Native African Birds
Ostrich – Ostriches can be located throughout Kenya, and is one of the only birds that doesn’t fly. Due to their preference for the ground, they possess strong legs for running and large wings that they’re likely to spread to attract potential mates.
Bee Eaters – What once began as a single species has now broken into 27 subspecies, and become a favorite of birdwatchers. As their name would imply, they like to feast on bees and other insects and are mostly a vibrant green, blue and orange shade, known for their lightning speed. You’re sure to find them near rainforests and savannas.
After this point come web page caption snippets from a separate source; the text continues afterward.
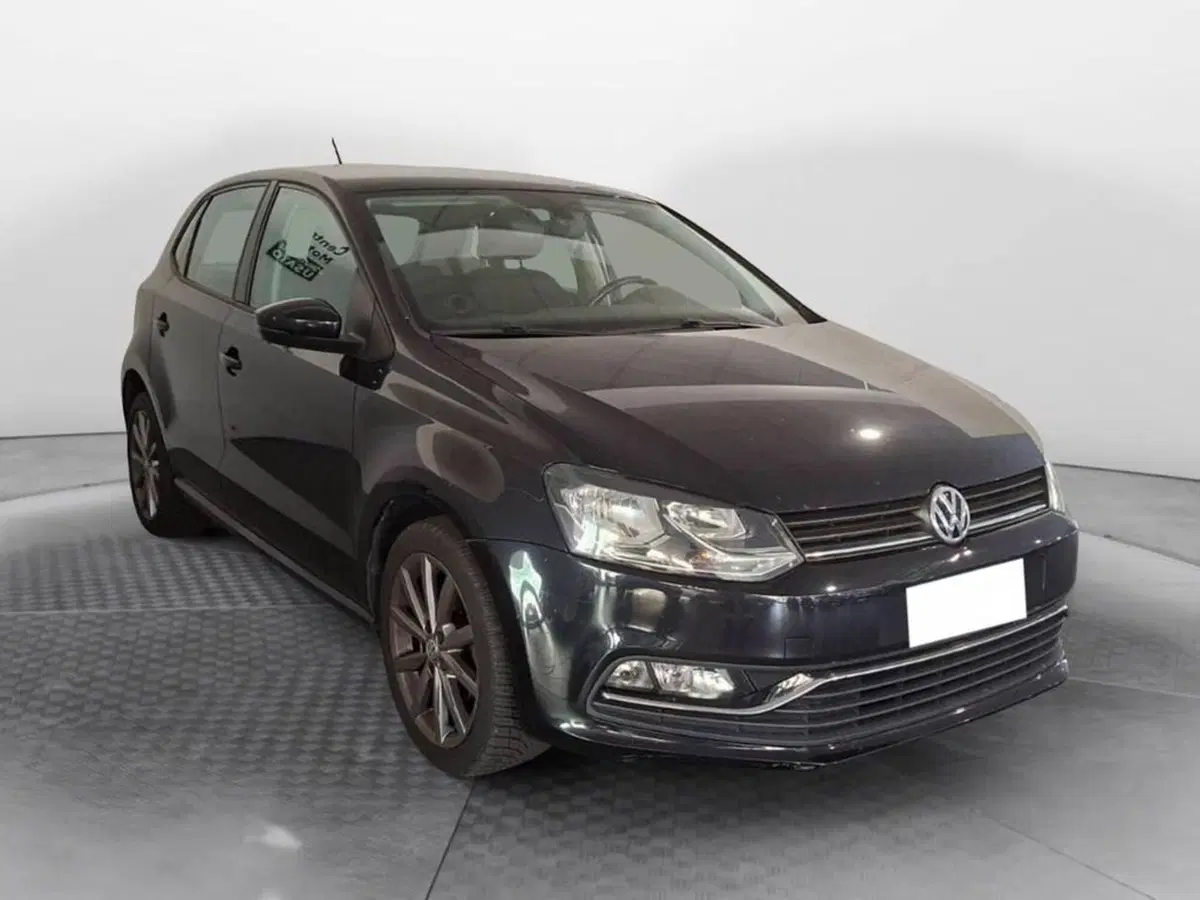 Volkswagen Polo usata a Torino (3)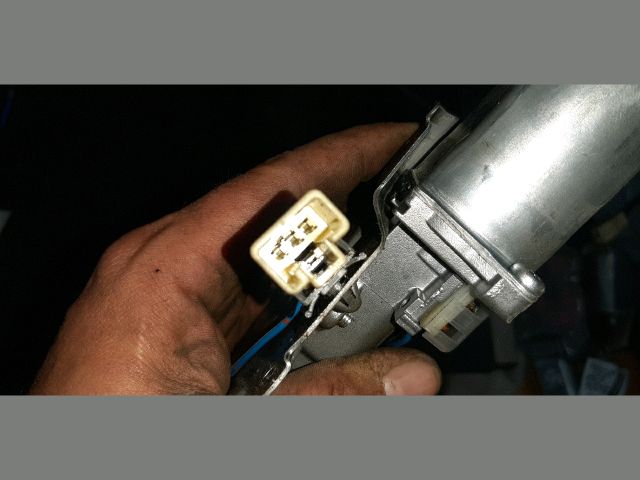 bontott MAZDA 5 Hátsó Ablaktörlő Motor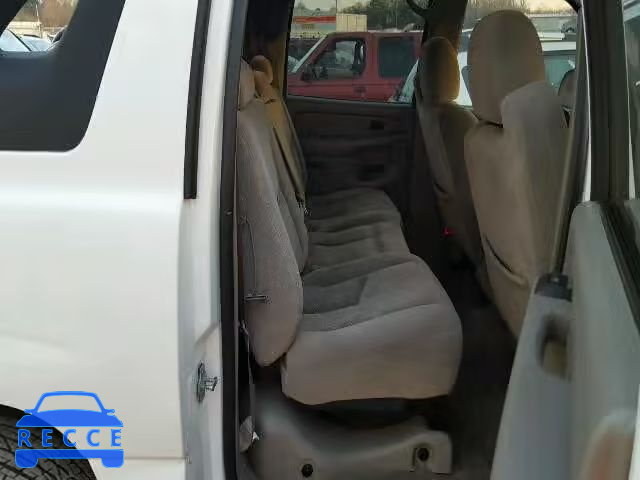 2005 CHEVROLET AVALANCHE 3GNEC12Z45G132574 зображення 5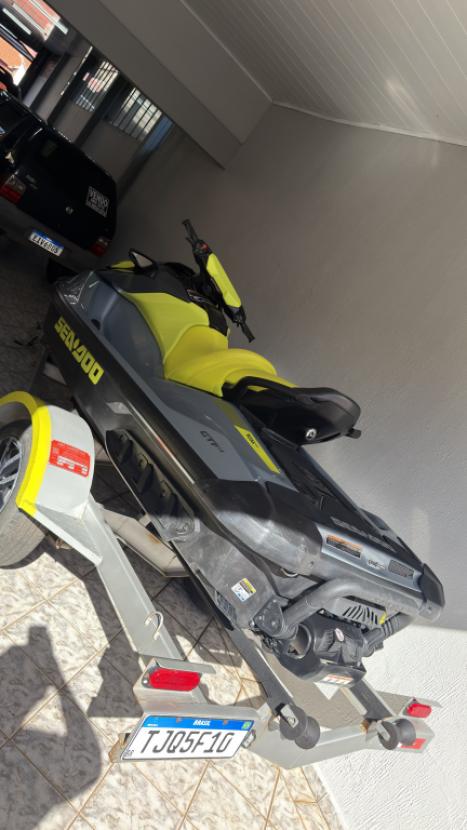 SEA DOO GTI 130 SE , Foto 2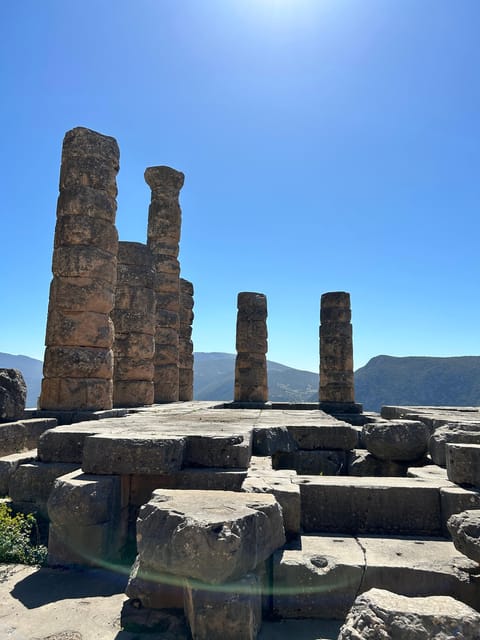 From Athens: Delphi and Arachova Private Tour - Discover Greece’s Ancient Wonders with a Private Tour to Delphi and Arachova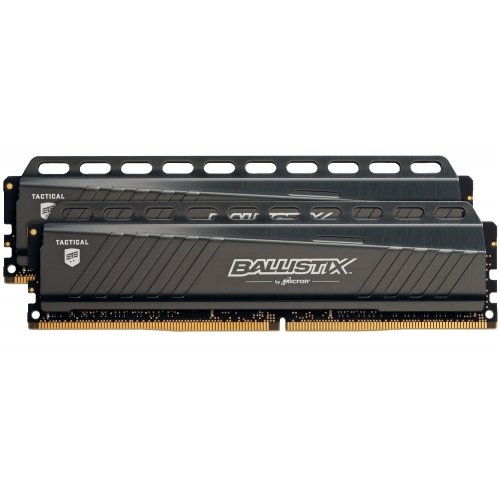 Продать ОЗУ Crucial DDR4 8GB (2x4GB) 3000Mhz Ballistix Tactical (BLT2C4G4D30AETA) по Trade-In интернет-магазине Телемарт - Киев, Днепр, Украина фото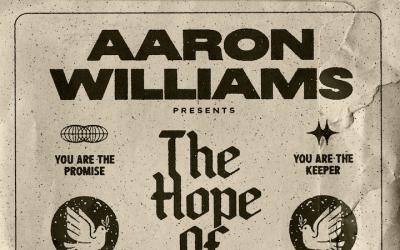LTTM Album Awards 2022 - No. 4: Aaron Williams - The Hope of Christ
Vultures – Although populations are declining throughout Africa mostly due to unfavorable contact with humans, there are 11 species of vultures, all of whom are ferocious and fascinating. They play a critical role in disease prevention and thrive in Eastern and Southern Africa.
Hornbills – These distinct looking creatures make their habitat in forests, rainforests, and savannas, depending on the species. They function during the daytime, are often found socializing with other animals, and were named according to the shape of their beak and its resemblance to a cattle horn. Catch them in action in sub-Saharan Africa.
Wildlife is Everywhere
There are so many extraordinary types of wildlife all throughout Africa, and a safari gives you a front row seat to witness all the action! Regardless of how many times you’ve been on safari, each game drive is unique, bringing you new and exciting sightings, and lifelong memories of your time in Africa. We hope that on your next safari, you’ll see all of the above, and so much more.